Where format and data *do* visibly steer the entropy story is more granular and more interesting. Only about 20% of tokens — the high-entropy 'forking points' — carry the real learning signal in RLVR, and training on just those matches full updates Do high-entropy tokens drive reasoning model improvements?. Feed a model the wrong shape of data and you corrupt exactly this: overly hard RLVR samples make rare accidental successes look like high-advantage trajectories, so the model collapses onto degenerate shortcuts — answer repetition, skipped computation — that then contaminate skills it already had Do overly hard RLVR samples actually harm model capabilities?. And on the variance side, the *style* baked into your data matters: teachers conditioned on correct answers produce confident, concise traces that students inherit, suppressing uncertainty and trading away out-of-distribution robustness Does richer teacher context hurt student generalization?. Models even carry an implicit signal here — they run 3-4x lower output entropy on their own generations, tracking input surprise without ever verbalizing it Why do models produce less uncertain outputs on their own text?.
So the reframe worth taking away: format determines *reasoning strategy and which distribution you collapse toward* — that part is data-driven and dramatic. But whether the symptom shows up as training-time entropy collapse or test-time variance inflation is a property of how exploration is managed across two independent loops, not a property you can pin on the data format alone. The data sets the trap; the exploration regime decides which way you fall into it.
Sources 7 notes
Models trained on multiple-choice data adopt breadth-first exploration (Cohen's d up to 1.5), while free-form training produces depth-first reasoning. Format effect dwarfs domain effect, meaning presentation matters far more than content type.
Controlled experiments show RL consistently amplifies one format distribution from pretraining within the first epoch while collapsing alternatives. The winning format depends on model scale, not necessarily performance, and is largely hidden when starting from proprietary pretrained models.
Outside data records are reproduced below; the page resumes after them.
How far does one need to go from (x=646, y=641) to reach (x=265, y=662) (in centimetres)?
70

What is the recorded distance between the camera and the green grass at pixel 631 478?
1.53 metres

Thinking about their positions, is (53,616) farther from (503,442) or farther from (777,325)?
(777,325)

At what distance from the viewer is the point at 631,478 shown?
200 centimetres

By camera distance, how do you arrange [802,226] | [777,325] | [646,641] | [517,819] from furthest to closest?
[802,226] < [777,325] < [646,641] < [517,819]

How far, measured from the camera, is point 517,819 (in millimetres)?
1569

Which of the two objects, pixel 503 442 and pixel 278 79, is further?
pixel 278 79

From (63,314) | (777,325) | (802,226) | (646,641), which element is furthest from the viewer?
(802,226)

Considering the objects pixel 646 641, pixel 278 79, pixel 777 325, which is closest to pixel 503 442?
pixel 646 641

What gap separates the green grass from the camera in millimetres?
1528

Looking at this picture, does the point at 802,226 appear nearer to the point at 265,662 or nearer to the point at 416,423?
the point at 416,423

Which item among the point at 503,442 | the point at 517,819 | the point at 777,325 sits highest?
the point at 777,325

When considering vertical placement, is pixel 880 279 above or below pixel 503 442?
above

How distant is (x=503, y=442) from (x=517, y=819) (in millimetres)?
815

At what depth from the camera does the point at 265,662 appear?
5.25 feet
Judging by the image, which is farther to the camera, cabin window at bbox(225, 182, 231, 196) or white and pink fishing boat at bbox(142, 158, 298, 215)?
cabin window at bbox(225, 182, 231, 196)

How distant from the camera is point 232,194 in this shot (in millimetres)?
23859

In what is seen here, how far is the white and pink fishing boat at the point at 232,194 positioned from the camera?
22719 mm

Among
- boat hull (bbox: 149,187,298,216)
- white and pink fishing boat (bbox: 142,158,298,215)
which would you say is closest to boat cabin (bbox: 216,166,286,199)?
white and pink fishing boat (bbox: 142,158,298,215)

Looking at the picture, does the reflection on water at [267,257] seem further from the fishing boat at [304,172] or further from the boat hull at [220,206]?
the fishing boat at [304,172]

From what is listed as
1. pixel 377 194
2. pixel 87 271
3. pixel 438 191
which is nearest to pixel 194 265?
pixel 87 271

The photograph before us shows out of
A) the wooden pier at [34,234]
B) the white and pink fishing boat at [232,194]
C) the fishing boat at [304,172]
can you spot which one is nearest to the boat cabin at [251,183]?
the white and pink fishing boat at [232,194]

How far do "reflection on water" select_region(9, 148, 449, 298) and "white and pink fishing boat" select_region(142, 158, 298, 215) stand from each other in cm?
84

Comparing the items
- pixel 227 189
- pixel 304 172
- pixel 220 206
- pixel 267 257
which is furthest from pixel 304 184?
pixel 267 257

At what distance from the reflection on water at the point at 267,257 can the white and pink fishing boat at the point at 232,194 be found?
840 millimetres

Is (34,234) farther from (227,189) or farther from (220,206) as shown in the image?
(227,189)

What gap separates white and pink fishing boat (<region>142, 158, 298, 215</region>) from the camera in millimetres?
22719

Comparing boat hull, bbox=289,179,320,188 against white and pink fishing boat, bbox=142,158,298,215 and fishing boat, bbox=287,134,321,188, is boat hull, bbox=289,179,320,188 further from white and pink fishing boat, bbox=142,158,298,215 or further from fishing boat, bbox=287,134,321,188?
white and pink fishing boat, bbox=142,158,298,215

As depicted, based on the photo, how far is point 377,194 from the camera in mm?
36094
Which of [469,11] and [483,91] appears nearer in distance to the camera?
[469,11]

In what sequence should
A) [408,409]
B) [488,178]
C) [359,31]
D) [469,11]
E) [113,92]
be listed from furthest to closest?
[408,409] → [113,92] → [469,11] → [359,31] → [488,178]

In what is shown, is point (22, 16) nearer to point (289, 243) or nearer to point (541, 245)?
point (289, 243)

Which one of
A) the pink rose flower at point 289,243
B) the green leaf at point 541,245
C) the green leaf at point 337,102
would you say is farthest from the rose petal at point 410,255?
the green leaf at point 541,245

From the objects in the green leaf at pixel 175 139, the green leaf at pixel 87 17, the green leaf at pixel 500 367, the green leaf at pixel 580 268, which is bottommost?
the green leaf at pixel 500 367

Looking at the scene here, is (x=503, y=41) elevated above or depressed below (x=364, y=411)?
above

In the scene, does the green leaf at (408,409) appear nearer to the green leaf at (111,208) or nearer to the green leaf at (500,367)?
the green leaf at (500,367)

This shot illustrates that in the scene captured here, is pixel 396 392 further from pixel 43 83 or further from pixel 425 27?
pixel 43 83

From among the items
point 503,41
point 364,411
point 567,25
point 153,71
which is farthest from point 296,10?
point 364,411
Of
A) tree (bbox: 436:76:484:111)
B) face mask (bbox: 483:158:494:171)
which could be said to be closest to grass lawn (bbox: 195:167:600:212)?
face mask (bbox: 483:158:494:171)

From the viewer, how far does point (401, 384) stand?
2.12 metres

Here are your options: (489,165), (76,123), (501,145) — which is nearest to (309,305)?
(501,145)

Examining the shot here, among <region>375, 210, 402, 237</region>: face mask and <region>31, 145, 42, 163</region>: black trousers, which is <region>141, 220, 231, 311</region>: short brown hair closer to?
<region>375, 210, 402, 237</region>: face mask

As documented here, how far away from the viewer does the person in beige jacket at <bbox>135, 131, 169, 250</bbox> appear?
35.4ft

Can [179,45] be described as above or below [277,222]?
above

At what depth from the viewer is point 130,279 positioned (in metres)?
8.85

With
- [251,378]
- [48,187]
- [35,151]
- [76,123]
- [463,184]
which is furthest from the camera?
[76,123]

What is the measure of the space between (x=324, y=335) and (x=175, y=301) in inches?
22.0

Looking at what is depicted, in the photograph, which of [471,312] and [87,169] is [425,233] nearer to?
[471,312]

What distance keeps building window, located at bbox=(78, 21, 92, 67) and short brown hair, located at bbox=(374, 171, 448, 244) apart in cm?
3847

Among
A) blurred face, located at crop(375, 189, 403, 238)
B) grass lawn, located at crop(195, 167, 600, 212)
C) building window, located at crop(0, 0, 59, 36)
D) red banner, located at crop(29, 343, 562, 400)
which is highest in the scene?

Both failures stem from failed exploration-exploitation balance but occur at different timescales requiring structurally distinct interventions. Training-time fixes (entropy bonuses, critique diversity) cannot prevent inference-time variance inflation, and vice versa; both loops must be managed independently.
Only ~20% of tokens exhibit high entropy as pivotal reasoning decision points; RLVR primarily adjusts these forking tokens. Training exclusively on them matches or exceeds full-gradient performance, revealing that the minority carries the learning signal.
Training on nearly-impossible problems causes models to learn degenerate shortcuts rather than genuine reasoning, and these shortcuts contaminate pre-existing capabilities. Group-relative normalization treats rare accidental successes as high-advantage trajectories, reinforcing answer repetition and computation-skipping instead of sound reasoning patterns.
Teachers conditioned on correct answers and verifier output produce confident, concise traces that students inherit. This style suppresses uncertainty expression, optimizing in-domain performance while degrading generalization to out-of-distribution problems that require epistemic caution.
Post-trained models produce 3-4x lower output entropy on their own generations, driven by an internal representation of input surprise that causally modulates confidence. This implicit self-recognition signal appears without being verbalized, encoded directly in the output distribution.